目を細めた茉梨亜はきちんと拜早と咲眞を見ていた。


「……って言うのは厚かましいかしら?」

「……」


「……そんな事ないよ。僕らも茉梨亜と同じだから」


咲眞は、何も言わなかった拜早の代弁を含めていた。


互いが互いを好きではなかったら
少しでも嫌悪していたのなら

今ここで皆が揃っていない筈だから。



「……みんな、優しいね」


「優しいにも色々あるよ?拜早なんか自称クールだけど実は優し過ぎるし」

「いや俺そんなの自称してねぇ」

「優し過ぎて自己犠牲に走るからね。
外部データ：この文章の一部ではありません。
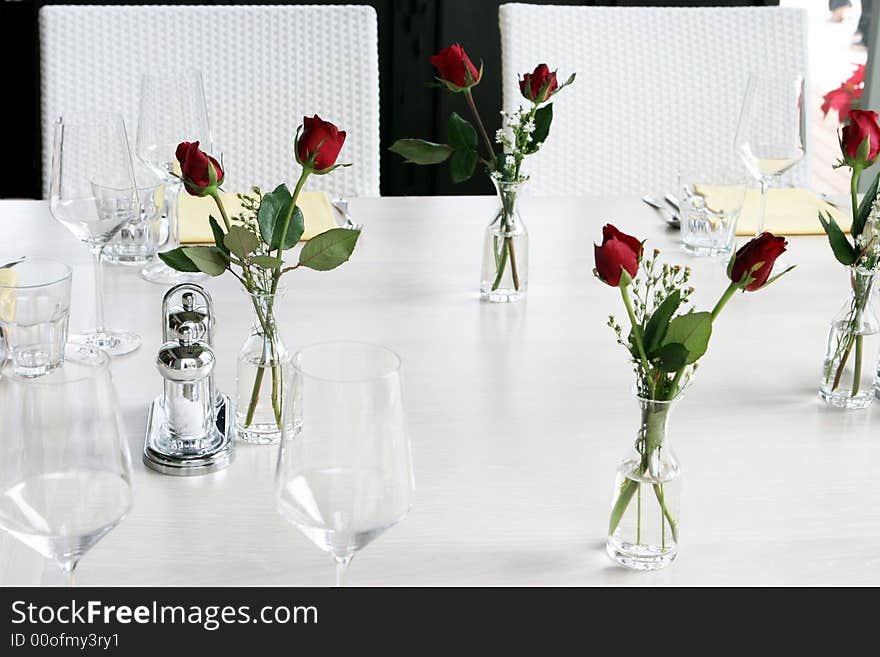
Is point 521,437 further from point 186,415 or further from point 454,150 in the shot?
point 454,150

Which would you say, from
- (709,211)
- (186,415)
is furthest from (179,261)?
(709,211)

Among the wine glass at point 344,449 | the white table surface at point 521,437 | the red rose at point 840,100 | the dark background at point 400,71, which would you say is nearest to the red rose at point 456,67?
the white table surface at point 521,437

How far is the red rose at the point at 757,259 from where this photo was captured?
2.65 feet

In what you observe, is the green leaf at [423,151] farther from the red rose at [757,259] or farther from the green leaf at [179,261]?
the red rose at [757,259]

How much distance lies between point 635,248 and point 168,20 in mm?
1358

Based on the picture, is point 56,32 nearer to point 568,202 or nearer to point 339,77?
point 339,77

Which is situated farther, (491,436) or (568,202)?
(568,202)

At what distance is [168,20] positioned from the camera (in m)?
1.93

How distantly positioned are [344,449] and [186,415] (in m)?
0.38

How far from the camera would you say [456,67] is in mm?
1288

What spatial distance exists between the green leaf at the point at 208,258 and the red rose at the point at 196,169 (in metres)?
0.07

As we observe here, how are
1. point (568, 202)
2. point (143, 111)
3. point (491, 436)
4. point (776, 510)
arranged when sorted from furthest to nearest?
point (568, 202), point (143, 111), point (491, 436), point (776, 510)

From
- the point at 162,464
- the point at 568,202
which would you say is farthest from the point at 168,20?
the point at 162,464

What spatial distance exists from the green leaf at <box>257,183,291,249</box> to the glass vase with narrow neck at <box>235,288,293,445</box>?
0.06m
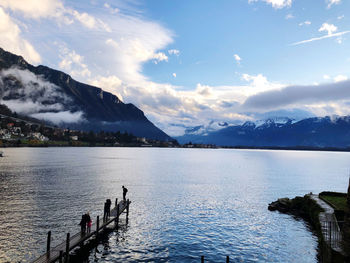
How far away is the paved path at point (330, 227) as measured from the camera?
92.9 ft

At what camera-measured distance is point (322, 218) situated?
132 feet

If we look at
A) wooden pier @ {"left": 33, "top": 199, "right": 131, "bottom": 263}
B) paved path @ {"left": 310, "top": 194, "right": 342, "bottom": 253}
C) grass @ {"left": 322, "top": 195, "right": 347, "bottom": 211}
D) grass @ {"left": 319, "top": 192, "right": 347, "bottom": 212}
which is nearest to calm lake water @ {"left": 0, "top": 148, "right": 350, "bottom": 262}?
wooden pier @ {"left": 33, "top": 199, "right": 131, "bottom": 263}

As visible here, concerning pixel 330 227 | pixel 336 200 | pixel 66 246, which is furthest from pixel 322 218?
pixel 66 246

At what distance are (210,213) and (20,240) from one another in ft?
108

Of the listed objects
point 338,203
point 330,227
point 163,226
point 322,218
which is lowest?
point 163,226

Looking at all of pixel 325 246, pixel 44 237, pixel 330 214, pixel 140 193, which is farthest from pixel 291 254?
pixel 140 193

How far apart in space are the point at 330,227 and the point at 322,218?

酷いものだよ」

「知ってる!拜早って酷いよね」

「おい」

勝手に人の属性を決められて拜早は追いてけぼり。

まぁいつもの事なのだが。

「俺そんなにジコギセイ…か?」

「気付いてない!この人気付いてないわよ咲眞!」

「うん、拜早って人の事物凄い勢いで諭すくせに自分の事ウトイから」

「あのな、別に諭してるワケじゃ……」

と言いつつ、そういえば城で爆弾咲眞を止めた時とか、屋敷での茉梨亜とかになんかボロクソに言っていた気がする。


「…………」


「あ、黙っちゃった」


「ん?」


――――カタ。



小さく音がした。


そのまま扉が開く音。


「あ、あれ?誰か来たかしら」

「患者さんかな…管原さん休診中の札掛け忘れたかな」


普段管原が診療所に居ない時は、本人がそういった札を掛けているのだが。

茉梨亜がパタパタと玄関に行き、その訪問者を迎えた。

「あの、今担当の人居ないんで……す、けど……」

そう口にして、茉梨亜は止まる。

そこに居た人物は、白衣を纏っていたから。



「うん、知ってるよ」

少しだけ目を細めてにこりと。

見下ろされていた。


診療所に現れたのは、金髪に白衣を着た男だった。